(DOCUMENT SECTION begins)

Hacker News new | past | comments | ask | show | jobs | submit login
IBM's new SWE agents for developers (ibm.com)
77 points by sandwichsphinx 51 days ago | hide | past | favorite | 72 comments



I wanted to find the actual change performed by these agents so I watched the embedded video. I can not believe what I saw.

The video shows a private fork of a pubic repository. The bug is real, but it was resolved in February 2023 and doesn’t seem like the solution was automated [1]

The bug has a stack trace attached with a big arrow pointing to line 223 of a backend_compat.py file. A quick grasp on this stack trace and you already know what happened and why, and how to fix this, but…

not for the agent. It seems to analyze the repository in multiple steps and tries to locate the class. Why did they even release this video?

[1] https://github.com/Qiskit/qiskit/issues/9562


Mgmt at every company is asked - what are you doing to be agentic ?

so, they organize hackathons where devs build a hypothetical agentic framework nobody will dare use. So, mgmt can claim, look here what i have done to be agentic.

you should ask: would you dogfood your agent, and the answer is no way. these are meant purely for marketing purposes, as they dont meet an end user need.


whats hilarious in this farce is how these are being rebranded from "co-pilots" to "agents"

just goes to show, it is all a big song-and-dance. much ado about nothing.


The term "co-pilot" implies a company has to hire a software engineer to guide the AI.

The term "agent" implies you can give the AI full access to your repos and fire the software engineers you're grudgingly paying six figures to.

The second is much more valuable to executives not wanting to pay the software people that demand higher salaries than virtually everyone else in the organization.


They're was no rebrand. They're different concepts. Copilot and similar solutions are giving hints as you do the development. Agents are systems that receive a goal and will iterate actions and queries for more information until they achieve the goal.


you are quoting the party-line.

i am saying, the thing is snake-oil - a solution looking for a problem.


I'm explaining what words mean. Agentic approach has been a thing for years https://en.wikipedia.org/wiki/Intelligent_agent You can just say you don't like AI in programming, without saying incorrect things on top of that.


Right. Woe is the startup that doesn't have an AI story right now.


The companies that have a data moat and no AI are in a much better position than those who’ve got it the other way around.


Depends on what you are optimizing for.

Long term value, I agree.

Fundraising, hard disagree.


Classic machine learning researcher trick: just select your test example from the training set! It certainly saves a lot of effort.


That’s true, but this repo has thousands of bugs. They could at least find one that was in the training set, but also did not contain the location in the bug description.

(DOCUMENT SECTION ends)

WORK INSTRUCTIONS:
• A. Answer these about the thread on IBM's SWE agents:
(i) Which line of the backend_compat.py file does the big arrow in the stack trace point to?
(ii) In what month and year was the bug shown in the video resolved?
(iii) What does one commenter say the term "co-pilot" implies a company has to do?
• B. Write the next part of the thread on IBM's SWE agents, picking up after its final comment.

(GIVEN DATA begins)

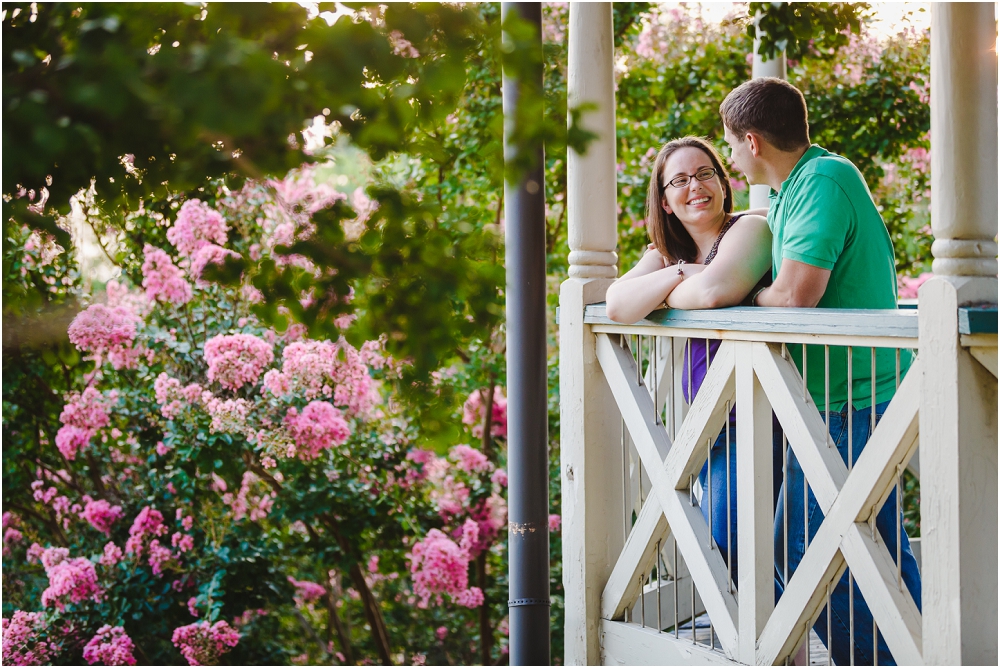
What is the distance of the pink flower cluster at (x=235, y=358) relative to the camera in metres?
4.10

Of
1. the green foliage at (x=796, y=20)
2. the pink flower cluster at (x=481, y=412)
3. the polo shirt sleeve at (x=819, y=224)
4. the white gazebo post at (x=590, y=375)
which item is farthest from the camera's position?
the pink flower cluster at (x=481, y=412)

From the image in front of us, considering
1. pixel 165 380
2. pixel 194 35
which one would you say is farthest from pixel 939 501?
pixel 165 380

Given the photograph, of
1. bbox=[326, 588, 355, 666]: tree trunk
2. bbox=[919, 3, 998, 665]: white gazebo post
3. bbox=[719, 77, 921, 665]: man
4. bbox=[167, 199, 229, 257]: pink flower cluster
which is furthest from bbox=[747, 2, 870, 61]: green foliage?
bbox=[326, 588, 355, 666]: tree trunk

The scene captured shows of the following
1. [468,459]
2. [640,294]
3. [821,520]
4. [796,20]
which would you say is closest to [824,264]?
[640,294]

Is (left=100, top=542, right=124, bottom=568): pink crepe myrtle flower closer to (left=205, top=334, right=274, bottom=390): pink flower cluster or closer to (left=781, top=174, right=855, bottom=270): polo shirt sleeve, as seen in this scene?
(left=205, top=334, right=274, bottom=390): pink flower cluster

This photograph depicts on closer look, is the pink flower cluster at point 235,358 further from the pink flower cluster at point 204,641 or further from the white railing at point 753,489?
the white railing at point 753,489

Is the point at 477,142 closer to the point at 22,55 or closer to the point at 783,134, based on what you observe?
the point at 783,134

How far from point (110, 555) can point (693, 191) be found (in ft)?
11.0

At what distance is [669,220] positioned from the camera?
2.58 m

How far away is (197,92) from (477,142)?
167 inches

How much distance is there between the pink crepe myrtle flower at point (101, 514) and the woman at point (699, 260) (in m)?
3.11

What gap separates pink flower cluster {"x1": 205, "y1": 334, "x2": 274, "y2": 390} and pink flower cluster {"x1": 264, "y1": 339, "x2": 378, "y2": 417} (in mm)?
89

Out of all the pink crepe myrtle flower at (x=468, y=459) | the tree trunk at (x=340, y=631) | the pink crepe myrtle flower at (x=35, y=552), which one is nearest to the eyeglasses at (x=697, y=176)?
the pink crepe myrtle flower at (x=468, y=459)

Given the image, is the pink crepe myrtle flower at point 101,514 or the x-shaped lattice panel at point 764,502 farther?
the pink crepe myrtle flower at point 101,514
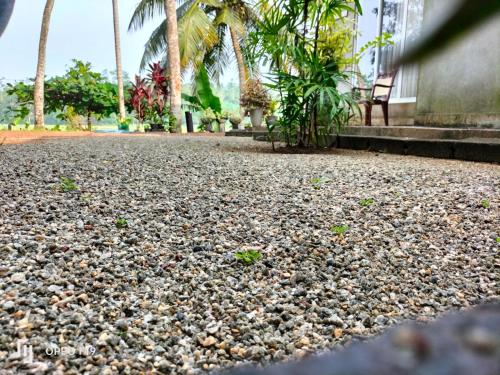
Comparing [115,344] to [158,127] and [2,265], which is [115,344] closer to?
[2,265]

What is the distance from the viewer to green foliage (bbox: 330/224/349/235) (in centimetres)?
178

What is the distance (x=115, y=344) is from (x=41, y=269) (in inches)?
19.6

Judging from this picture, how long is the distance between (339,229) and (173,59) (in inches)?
307

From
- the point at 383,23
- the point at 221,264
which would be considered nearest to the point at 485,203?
the point at 221,264

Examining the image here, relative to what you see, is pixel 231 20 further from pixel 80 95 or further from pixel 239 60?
pixel 80 95

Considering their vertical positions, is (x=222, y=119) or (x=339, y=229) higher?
(x=222, y=119)

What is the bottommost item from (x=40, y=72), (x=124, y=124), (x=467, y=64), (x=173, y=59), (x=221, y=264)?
(x=221, y=264)

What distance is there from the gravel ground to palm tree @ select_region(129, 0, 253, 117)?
9629 millimetres

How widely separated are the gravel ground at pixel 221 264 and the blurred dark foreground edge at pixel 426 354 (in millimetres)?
977

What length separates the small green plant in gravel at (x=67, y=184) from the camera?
88.8 inches

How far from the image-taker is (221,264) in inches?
58.9

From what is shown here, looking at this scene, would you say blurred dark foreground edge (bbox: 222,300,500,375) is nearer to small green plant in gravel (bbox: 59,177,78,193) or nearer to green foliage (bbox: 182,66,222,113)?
small green plant in gravel (bbox: 59,177,78,193)

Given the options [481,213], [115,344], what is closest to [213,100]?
[481,213]

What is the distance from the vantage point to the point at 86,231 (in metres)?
1.71
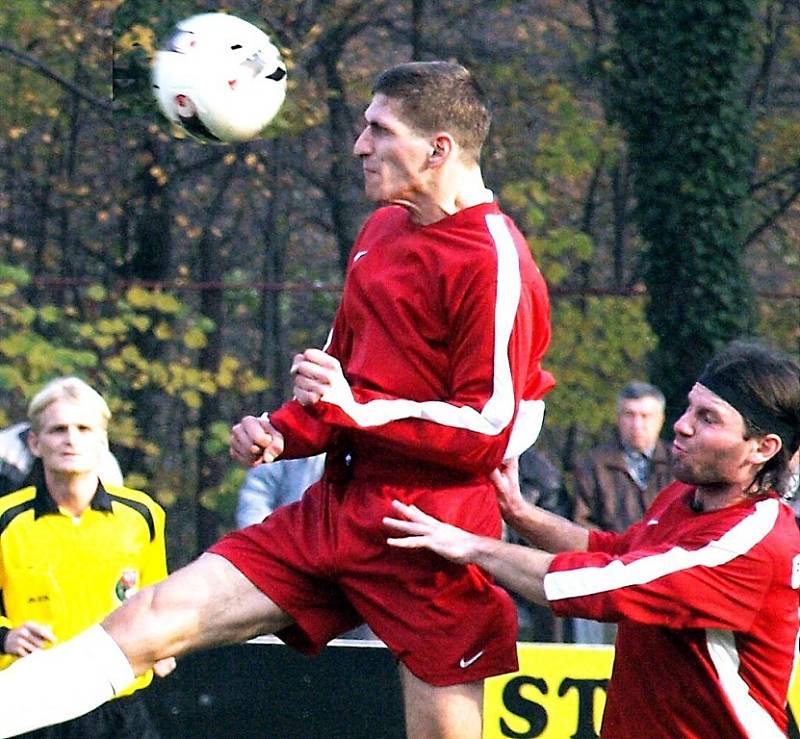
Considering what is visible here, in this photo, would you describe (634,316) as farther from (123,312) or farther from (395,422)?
(395,422)

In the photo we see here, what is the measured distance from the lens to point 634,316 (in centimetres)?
1148

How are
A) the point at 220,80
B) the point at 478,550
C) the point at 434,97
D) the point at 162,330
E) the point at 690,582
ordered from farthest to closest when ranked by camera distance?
1. the point at 162,330
2. the point at 220,80
3. the point at 434,97
4. the point at 478,550
5. the point at 690,582

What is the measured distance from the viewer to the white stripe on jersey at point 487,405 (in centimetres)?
418

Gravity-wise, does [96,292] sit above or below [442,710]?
below

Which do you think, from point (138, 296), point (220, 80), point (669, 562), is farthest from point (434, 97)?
point (138, 296)

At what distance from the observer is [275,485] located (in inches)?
290

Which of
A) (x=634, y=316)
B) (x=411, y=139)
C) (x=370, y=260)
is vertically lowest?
(x=634, y=316)

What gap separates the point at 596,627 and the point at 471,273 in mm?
3940

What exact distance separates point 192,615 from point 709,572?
1.18 meters

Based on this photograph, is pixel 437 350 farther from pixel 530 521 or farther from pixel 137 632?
pixel 137 632

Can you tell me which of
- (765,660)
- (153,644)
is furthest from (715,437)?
(153,644)

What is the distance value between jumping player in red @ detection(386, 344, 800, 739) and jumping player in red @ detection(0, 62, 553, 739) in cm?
19

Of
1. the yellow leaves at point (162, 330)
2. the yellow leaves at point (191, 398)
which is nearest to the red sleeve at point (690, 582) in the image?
the yellow leaves at point (162, 330)

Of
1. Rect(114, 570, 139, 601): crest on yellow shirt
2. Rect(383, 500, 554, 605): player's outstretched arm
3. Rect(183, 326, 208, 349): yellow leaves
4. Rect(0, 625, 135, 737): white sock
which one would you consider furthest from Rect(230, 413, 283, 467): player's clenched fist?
Rect(183, 326, 208, 349): yellow leaves
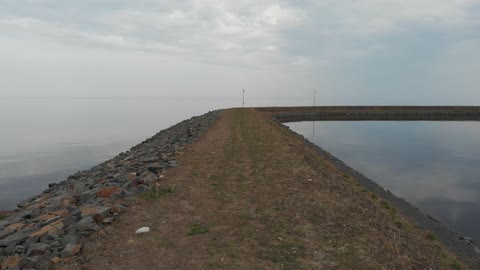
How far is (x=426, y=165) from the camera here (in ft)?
100

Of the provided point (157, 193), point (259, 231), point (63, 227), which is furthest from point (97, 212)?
point (259, 231)

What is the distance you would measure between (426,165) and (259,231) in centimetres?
2745

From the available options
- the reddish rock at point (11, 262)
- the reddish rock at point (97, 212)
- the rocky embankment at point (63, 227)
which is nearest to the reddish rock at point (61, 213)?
the rocky embankment at point (63, 227)

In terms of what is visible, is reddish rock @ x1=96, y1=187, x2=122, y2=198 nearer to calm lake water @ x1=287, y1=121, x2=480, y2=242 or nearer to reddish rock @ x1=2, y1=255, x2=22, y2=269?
reddish rock @ x1=2, y1=255, x2=22, y2=269

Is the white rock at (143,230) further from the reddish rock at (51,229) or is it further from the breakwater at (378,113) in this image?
the breakwater at (378,113)

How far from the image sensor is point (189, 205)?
398 inches

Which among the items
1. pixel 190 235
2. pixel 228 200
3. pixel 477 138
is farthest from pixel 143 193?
pixel 477 138

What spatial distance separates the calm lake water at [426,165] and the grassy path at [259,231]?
705 cm

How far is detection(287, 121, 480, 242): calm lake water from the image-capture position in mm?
17517

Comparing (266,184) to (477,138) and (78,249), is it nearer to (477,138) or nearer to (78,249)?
(78,249)

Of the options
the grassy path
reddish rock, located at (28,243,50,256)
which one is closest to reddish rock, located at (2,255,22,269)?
reddish rock, located at (28,243,50,256)

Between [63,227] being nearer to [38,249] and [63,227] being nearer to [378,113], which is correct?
[38,249]

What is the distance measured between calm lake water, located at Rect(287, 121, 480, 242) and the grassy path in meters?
7.05

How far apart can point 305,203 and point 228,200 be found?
2.32 m
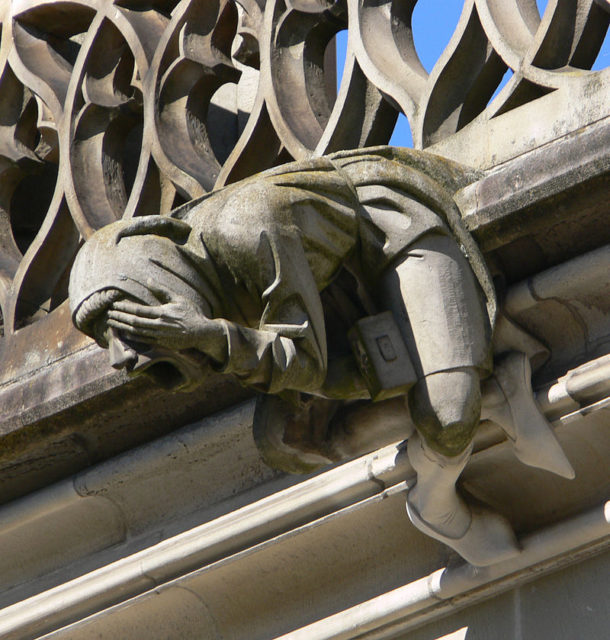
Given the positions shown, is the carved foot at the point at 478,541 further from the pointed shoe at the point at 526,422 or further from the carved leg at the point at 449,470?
the pointed shoe at the point at 526,422

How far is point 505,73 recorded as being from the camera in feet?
10.9

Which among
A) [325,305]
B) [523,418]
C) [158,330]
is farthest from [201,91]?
[158,330]

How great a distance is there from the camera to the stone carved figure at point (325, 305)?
2.59 metres

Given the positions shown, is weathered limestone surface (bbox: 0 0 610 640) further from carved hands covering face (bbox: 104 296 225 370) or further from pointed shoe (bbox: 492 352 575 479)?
carved hands covering face (bbox: 104 296 225 370)

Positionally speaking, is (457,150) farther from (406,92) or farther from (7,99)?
(7,99)

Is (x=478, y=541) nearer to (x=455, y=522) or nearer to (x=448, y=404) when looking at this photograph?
(x=455, y=522)

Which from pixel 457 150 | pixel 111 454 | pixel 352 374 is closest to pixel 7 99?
pixel 111 454

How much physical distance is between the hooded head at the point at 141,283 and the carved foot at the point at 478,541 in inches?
22.1

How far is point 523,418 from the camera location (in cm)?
293

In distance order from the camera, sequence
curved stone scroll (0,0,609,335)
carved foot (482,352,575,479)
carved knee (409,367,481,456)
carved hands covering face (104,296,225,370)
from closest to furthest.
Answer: carved hands covering face (104,296,225,370) < carved knee (409,367,481,456) < carved foot (482,352,575,479) < curved stone scroll (0,0,609,335)

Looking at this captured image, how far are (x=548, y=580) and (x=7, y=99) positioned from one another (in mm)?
1742

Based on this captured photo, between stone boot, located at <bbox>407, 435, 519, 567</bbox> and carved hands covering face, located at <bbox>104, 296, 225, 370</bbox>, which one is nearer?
carved hands covering face, located at <bbox>104, 296, 225, 370</bbox>

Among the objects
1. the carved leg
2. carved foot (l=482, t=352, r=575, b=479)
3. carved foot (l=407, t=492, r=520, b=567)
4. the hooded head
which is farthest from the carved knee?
the hooded head

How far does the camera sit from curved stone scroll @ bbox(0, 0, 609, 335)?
3270mm
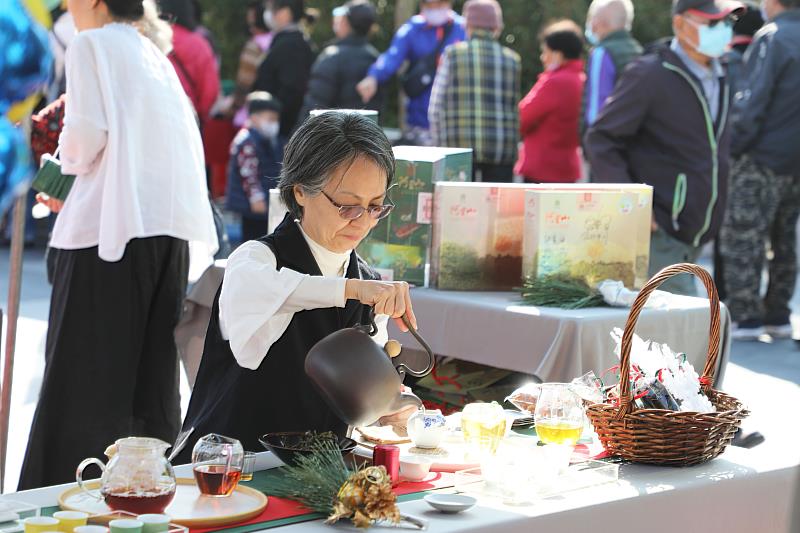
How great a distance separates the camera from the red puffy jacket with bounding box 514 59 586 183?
707 centimetres

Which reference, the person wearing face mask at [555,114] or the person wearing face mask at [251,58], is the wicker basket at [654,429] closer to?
the person wearing face mask at [555,114]

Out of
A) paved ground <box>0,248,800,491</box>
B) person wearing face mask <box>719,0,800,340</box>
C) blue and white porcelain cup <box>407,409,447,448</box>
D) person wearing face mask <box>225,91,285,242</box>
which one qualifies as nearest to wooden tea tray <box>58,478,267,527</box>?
blue and white porcelain cup <box>407,409,447,448</box>

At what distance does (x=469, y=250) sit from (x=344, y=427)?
1.21 m

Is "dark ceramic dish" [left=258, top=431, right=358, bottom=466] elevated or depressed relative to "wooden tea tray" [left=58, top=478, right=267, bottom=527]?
elevated

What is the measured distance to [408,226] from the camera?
3.59 m

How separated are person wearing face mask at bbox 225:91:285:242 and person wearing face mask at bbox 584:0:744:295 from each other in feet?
10.0

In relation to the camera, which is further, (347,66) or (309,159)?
(347,66)

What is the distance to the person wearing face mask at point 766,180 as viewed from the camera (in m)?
6.27

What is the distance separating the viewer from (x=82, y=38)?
345 centimetres

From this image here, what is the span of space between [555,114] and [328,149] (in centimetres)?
478

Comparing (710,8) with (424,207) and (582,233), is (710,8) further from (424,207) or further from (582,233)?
(424,207)

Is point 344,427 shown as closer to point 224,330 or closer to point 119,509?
point 224,330

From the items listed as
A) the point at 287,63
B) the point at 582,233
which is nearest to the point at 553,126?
the point at 287,63

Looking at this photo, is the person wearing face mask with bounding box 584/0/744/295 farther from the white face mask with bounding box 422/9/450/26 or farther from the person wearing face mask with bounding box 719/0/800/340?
the white face mask with bounding box 422/9/450/26
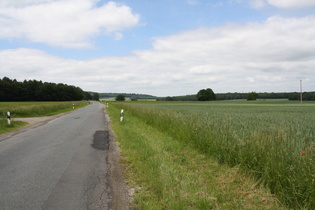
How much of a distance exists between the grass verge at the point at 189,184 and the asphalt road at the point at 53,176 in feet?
2.47

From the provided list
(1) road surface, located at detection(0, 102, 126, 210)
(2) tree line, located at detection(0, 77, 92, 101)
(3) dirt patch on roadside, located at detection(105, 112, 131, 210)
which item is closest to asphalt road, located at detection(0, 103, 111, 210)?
(1) road surface, located at detection(0, 102, 126, 210)

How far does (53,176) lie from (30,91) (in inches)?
4143

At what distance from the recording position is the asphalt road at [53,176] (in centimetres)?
395

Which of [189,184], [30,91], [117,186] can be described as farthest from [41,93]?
[189,184]

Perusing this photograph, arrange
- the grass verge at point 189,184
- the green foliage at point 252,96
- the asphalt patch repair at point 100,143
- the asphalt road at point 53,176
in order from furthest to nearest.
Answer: the green foliage at point 252,96 < the asphalt patch repair at point 100,143 < the asphalt road at point 53,176 < the grass verge at point 189,184

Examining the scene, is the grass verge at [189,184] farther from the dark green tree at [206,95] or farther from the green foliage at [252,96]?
the green foliage at [252,96]

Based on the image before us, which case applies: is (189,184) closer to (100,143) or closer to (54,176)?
(54,176)

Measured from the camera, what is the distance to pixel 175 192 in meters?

(GIVEN DATA ends)

ANSWERS FOR THE TASKS:
• A.
(i) Line 223
(ii) February 2023
(iii) Hire a software engineer to guide the AI

• B.
This way it would at least look like it may work


Decision makers and those writing the check aren’t sophisticated enough to know the difference, in my experience with orgs that buy from IBM.


every hype cycle runs through a predictable course.

we are at a phase where the early adopters have seen the writing on the wall.. ie that llms are useful for a limited set of usecases. but there are lots of late adopters who are still awestruck and not disillusioned yet.


Indeed. It's also amusing how it produces a multi-page essay on the bug instead of submitting a pull request with an actionable fix.


The demo is not supposed to wow the technical people. The business people whose budgets will pay for this are less likely to notice.


I think the process could be better, but if you want good quality you really shouldn't expect it to just jump at the "obvious" thing. Just like you wouldn't want the developer to just make the error to away in the quickest way. Getting more context is always going to be a good idea, even if it wastes some time in the "trivial" cases.


it takes more time to watch the video than fix the bug


you can't expect all at once. just one step forward. note how fast everything moves since 2020, and accelerating. finally 'it's' coming...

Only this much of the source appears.